Count how many lines in the items below contain the string "point", treating uppercase and lowercase letters as distinct. Reply with the number alone.

> _Data records_
## BEGIN

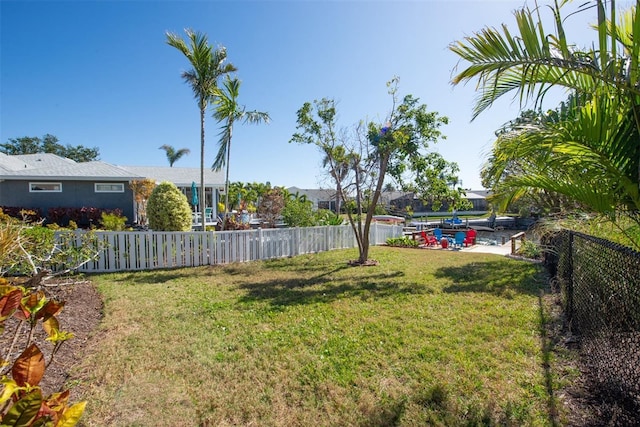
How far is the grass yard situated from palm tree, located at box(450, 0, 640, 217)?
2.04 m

## END
## BEGIN

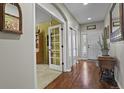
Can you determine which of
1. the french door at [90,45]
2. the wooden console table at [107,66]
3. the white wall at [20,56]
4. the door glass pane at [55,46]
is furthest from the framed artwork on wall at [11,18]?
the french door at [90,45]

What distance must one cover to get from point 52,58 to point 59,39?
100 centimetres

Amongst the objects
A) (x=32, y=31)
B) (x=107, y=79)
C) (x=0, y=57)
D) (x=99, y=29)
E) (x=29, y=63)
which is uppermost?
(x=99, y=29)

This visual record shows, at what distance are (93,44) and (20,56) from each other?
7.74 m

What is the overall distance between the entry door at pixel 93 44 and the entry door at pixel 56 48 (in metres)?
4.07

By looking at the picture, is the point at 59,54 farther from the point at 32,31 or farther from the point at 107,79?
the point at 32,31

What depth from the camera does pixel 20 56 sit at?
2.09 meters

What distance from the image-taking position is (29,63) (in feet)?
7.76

## END

> _Full solution_
3